By James Lileks
Somewhere between The Mexican Hat and the Spamburger stand, I was stopped by a stout fellow who needed my help. “Where do you get those yardsticks?” he asked. He pointed to the flat green wand I was carrying.
I have to admit I was surprised, because he was about my age. Everyone my age knows where you get your complimentary State Fair yardsticks, right? Obviously not. Well, head down Dan Patch, go right at the lemonade stand, past the Pronto Pups and it’ll be on your right in the building where they tell you about the wonders of natural gas and utility maintenance. Sticks are in the back.
He thanked me and continued walking, away from the stick dispensary. Perhaps he’d get to it later. It was morning, after all. A whole day at the Minnesota State Fair lay ahead.
The Measure of a Good Time
Why do people want a yardstick? you ask. Because they’re free. Because a fellow likes to perambulate the fairgrounds with a good stick in hand. Because you might need to point with an authoritative object that commands attention. You might be called upon to measure something. For many years, there was a stand that sold a “Foot Long Hot Dog,” but at some point it changed to “About a Foot Long Hot Dog,” which suggests a tiresome legal challenge brought about by someone who needed to put this yardstick to use, goldurnit.
On the bus back from the Fair, lots of people have yardsticks. They may be attired in a complimentary rain poncho if the clouds had opened, and one of the booths had passed out thin plastic logo-stamped bags to wear. They may have a small paper crown from the Swine Barn, pink with tiny pigs’ ears. They might have an empty plastic bucket from Sweet Martha’s—once filled with fresh cookies, now taken home because a bucket like that, you can find some use for it.

**SOURCE DATA:**
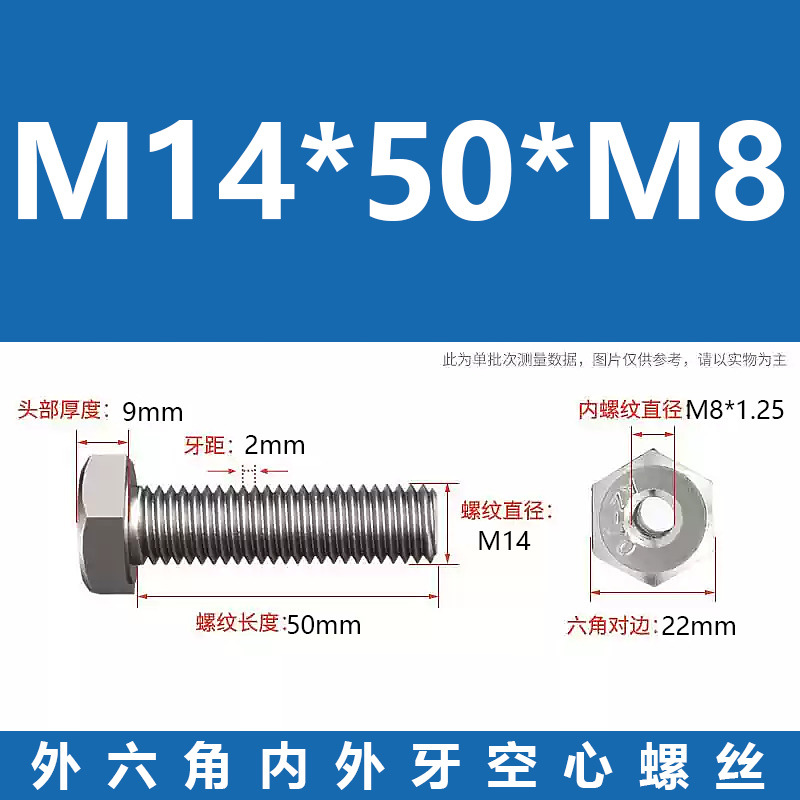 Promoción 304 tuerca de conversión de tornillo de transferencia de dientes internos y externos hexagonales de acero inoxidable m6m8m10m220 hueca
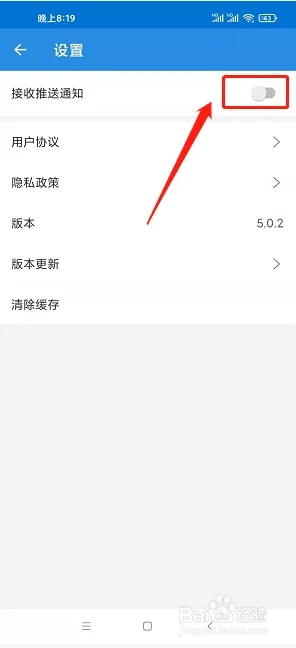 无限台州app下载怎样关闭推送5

**EXERCISE:**
In the State Fair text, what new name did the stand that once sold a "Foot Long Hot Dog" switch to?

**RESPONSE TO THIS TASK:**
"About a Foot Long Hot Dog."